Ozgur Karacan’s jaw trembled as he fought a yawn. The notion of a jihadi video made little sense to him, but back-to-back twenty-hour days meant he was in no state to offer anything better. His first boss had once told him that the best next move in a hard case was often a good night’s sleep. Never had that advice sounded sweeter than right now.
FOURTEEN
I
The shower was on when Iain returned to his room. Karin was back. He stowed his laptop beneath the dressing table then turned on the TV both to catch the latest news and to alert her to his presence. Yet she still looked startled to see him when she came out a few minutes later, a white hotel towel wrapped around her chest.
‘Sorry,’ he said.
‘Yes,’ she said. ‘How dare you barge into your own room like that?’ She grabbed clean clothes and vanished again, re-emerging several minutes later. ‘God, I needed that,’ she said.
‘Tough day?’ he asked.
‘My Dutch consul guy is an angel,’ she said. ‘But the Americans are such pricks.’
Iain laughed. ‘Is that a general observation, or did something specific happen?’
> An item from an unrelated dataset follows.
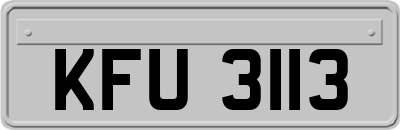 KFU 3113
She sighed. ‘I have this thing called an EB-1B visa. It’s a green card for researchers and academics and the like. But it was with my passport in my hotel safe. The thing is, Nathan arranged it for me before I could go to work for him. And now that he’s dead they’re saying they can’t issue me a new one, not unless I have another offer of work. I mean Jesus! You’d think they’d give me a little leeway. All my stuff’s over there. My apartment!’